PARIS, France and GHENT, Belgium - June 19, 2018
- Sanofi (Euronext: SAN; NYSE: SNY) and Ablynx
announced today that Sanofi has now acquired all outstanding shares (including shares represented by American Depositary Shares ("ADSs")), warrants and convertible bonds (together, the "Securities") of Ablynx NV ("Ablynx") following the expiration of the Squeeze-out procedure.
The Squeeze-out period commenced on May 22, 2018, in accordance with applicable Belgian and U.S. law, following the acquisition by Sanofi of over 95% of the outstanding shares of Ablynx upon settlement of the initial acceptance period of its tender offer for Ablynx.
On June 12, 2018, upon expiration of the Squeeze-out period, 2,893,201 shares (including 7,163 shares represented by ADSs) and 8 convertible bonds of Ablynx were tendered in the Squeeze-out.
The Securities tendered during the Squeeze-out period are expected to be settled on or about June 19, 2018.
All shares (including all shares represented by ADSs) and all convertible bonds of Ablynx not tendered during the Squeeze-out are deemed transferred to Sanofi by operation of law.

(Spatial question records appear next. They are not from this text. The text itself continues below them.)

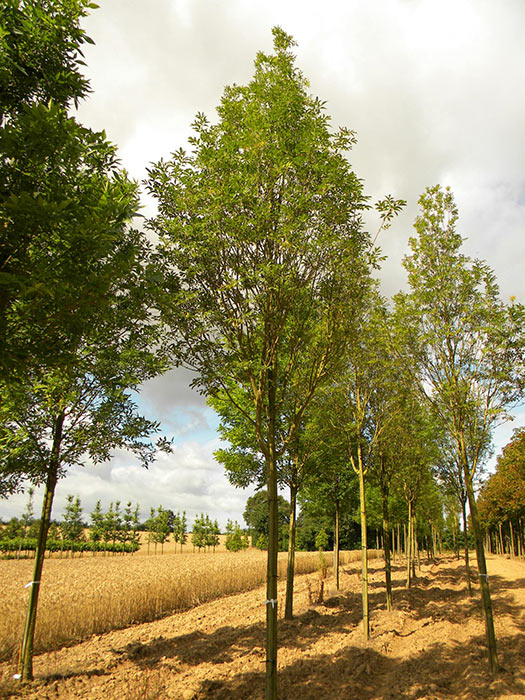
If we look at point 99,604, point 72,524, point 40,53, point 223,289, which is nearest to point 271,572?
point 223,289

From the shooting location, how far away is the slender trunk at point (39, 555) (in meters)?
7.50

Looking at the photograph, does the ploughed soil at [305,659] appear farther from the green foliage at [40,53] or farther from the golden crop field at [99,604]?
the green foliage at [40,53]

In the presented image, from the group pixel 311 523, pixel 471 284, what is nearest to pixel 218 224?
pixel 471 284

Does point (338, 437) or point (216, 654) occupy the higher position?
point (338, 437)

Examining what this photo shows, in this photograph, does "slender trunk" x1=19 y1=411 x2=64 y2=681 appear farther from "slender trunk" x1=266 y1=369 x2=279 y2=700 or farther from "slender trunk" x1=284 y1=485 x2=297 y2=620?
"slender trunk" x1=284 y1=485 x2=297 y2=620

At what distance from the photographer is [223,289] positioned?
632 centimetres

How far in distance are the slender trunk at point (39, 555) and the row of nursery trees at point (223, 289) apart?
0.03m

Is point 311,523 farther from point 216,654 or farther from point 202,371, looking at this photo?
point 202,371

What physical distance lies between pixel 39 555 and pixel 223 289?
6.37 metres

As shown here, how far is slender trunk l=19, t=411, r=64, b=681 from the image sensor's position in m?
7.50

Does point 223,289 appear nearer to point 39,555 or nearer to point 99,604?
point 39,555

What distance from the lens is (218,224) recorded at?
6031 millimetres

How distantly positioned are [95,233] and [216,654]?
32.9 ft

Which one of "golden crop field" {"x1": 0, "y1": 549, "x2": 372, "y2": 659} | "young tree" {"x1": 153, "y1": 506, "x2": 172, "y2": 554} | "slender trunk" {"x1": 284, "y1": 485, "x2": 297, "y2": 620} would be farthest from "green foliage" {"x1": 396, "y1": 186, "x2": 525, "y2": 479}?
"young tree" {"x1": 153, "y1": 506, "x2": 172, "y2": 554}
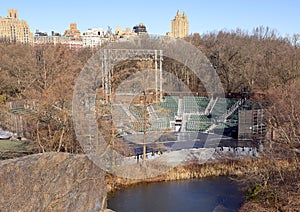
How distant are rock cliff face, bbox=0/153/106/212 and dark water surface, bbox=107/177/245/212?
4.13 ft

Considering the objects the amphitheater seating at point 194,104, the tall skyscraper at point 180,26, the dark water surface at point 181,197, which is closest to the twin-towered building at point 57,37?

The funds required for the payment of the price thereof are kept with the Bank for Official Deposits (Deposito- en Consignatiekas / Caisse des dépôts et consignations). The former Ablynx holders of these Securities retain the right to receive EUR 45.00 per share (or ADS) and EUR 393,700.78 per convertible bond. In order to receive these amounts, they must contact the Bank for Official Deposits, where the funds will remain available.
On June 13, 2018, (i) the shares of Ablynx were delisted from the regulated market of Euronext Brussels, (ii) the ADSs were delisted from NASDAQ Global Select Market and (iii) the convertible bonds were delisted from the open market Frankfurt MTF (Freiverkehr).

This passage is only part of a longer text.